Aim
Convert the data from its beginning through the line containing "Result: beige wall", inclusive, into a two-column CSV with the headers input and output. Each input goes in its own row beside its output, with each field quoted, line breaks replaced by spaces, and the pictures omitted.

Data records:
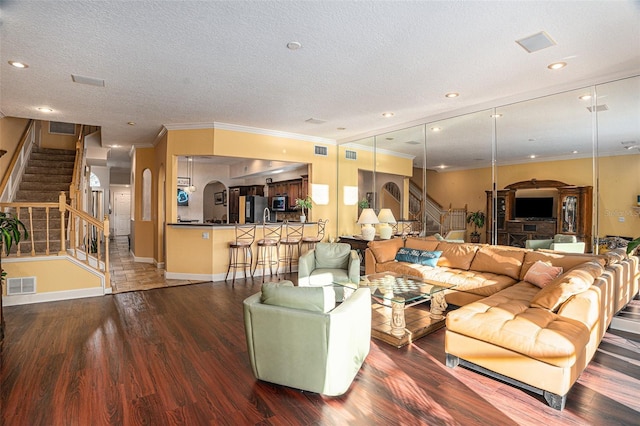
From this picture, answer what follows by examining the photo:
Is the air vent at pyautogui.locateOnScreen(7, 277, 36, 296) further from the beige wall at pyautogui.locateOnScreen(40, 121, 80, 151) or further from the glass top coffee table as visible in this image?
the beige wall at pyautogui.locateOnScreen(40, 121, 80, 151)

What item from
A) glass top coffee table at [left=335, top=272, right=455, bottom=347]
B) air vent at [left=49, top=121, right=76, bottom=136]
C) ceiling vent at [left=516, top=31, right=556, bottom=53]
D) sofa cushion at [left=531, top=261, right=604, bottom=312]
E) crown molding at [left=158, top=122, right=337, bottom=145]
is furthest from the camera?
air vent at [left=49, top=121, right=76, bottom=136]

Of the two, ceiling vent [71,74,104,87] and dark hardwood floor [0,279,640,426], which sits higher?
ceiling vent [71,74,104,87]

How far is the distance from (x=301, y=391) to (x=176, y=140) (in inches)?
214

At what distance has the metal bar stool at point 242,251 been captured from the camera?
6.54 meters

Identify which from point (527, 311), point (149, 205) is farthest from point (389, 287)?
point (149, 205)

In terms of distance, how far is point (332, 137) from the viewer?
7.61 m

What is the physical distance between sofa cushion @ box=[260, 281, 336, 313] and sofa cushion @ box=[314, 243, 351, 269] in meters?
2.47

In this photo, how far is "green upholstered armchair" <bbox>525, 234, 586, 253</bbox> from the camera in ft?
14.1

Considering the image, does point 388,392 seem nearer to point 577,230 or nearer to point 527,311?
point 527,311

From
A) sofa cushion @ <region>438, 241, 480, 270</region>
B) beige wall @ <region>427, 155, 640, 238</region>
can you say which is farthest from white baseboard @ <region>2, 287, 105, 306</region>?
Result: beige wall @ <region>427, 155, 640, 238</region>

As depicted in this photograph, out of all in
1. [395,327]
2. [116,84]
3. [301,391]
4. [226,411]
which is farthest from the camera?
[116,84]

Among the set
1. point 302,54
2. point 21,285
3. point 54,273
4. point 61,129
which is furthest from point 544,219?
point 61,129

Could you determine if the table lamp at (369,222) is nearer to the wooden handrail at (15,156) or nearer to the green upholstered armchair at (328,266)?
the green upholstered armchair at (328,266)

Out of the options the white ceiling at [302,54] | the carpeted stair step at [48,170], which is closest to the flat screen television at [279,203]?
the white ceiling at [302,54]
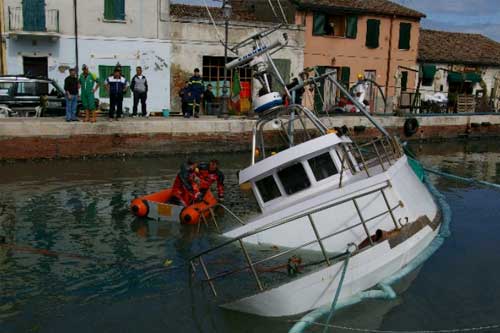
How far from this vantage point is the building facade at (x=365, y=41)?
96.5ft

Written response
input,output
"From this picture, answer what follows by examining the photo: Is the air vent at pyautogui.locateOnScreen(7, 277, 36, 296) further from the beige wall at pyautogui.locateOnScreen(40, 121, 80, 151) or further from the glass top coffee table as visible in this image?","the beige wall at pyautogui.locateOnScreen(40, 121, 80, 151)"
"What item from A) glass top coffee table at [left=335, top=272, right=455, bottom=347] B) air vent at [left=49, top=121, right=76, bottom=136] C) ceiling vent at [left=516, top=31, right=556, bottom=53] D) sofa cushion at [left=531, top=261, right=604, bottom=312] E) crown molding at [left=158, top=122, right=337, bottom=145] is furthest from the camera?","air vent at [left=49, top=121, right=76, bottom=136]"
"Of the two, ceiling vent [71,74,104,87] and dark hardwood floor [0,279,640,426], which sits higher?","ceiling vent [71,74,104,87]"
"How far is the distance from (x=301, y=391) to (x=176, y=140) (in inches)?","214"
"At what distance has the metal bar stool at point 242,251 been captured from the camera?","6.54 meters"
"Identify which from point (527, 311), point (149, 205) is farthest from point (389, 287)?","point (149, 205)"
"In terms of distance, how far is point (332, 137) from the viewer?","7.61 m"
"What is the physical distance between sofa cushion @ box=[260, 281, 336, 313] and sofa cushion @ box=[314, 243, 351, 269] in meters?","2.47"
"In this photo, how far is ""green upholstered armchair"" <bbox>525, 234, 586, 253</bbox> from the camera in ft?","14.1"
"Considering the image, does point 388,392 seem nearer to point 577,230 or nearer to point 527,311?","point 527,311"
"From A) sofa cushion @ <region>438, 241, 480, 270</region> B) beige wall @ <region>427, 155, 640, 238</region> can you say which is farthest from white baseboard @ <region>2, 287, 105, 306</region>?","Result: beige wall @ <region>427, 155, 640, 238</region>"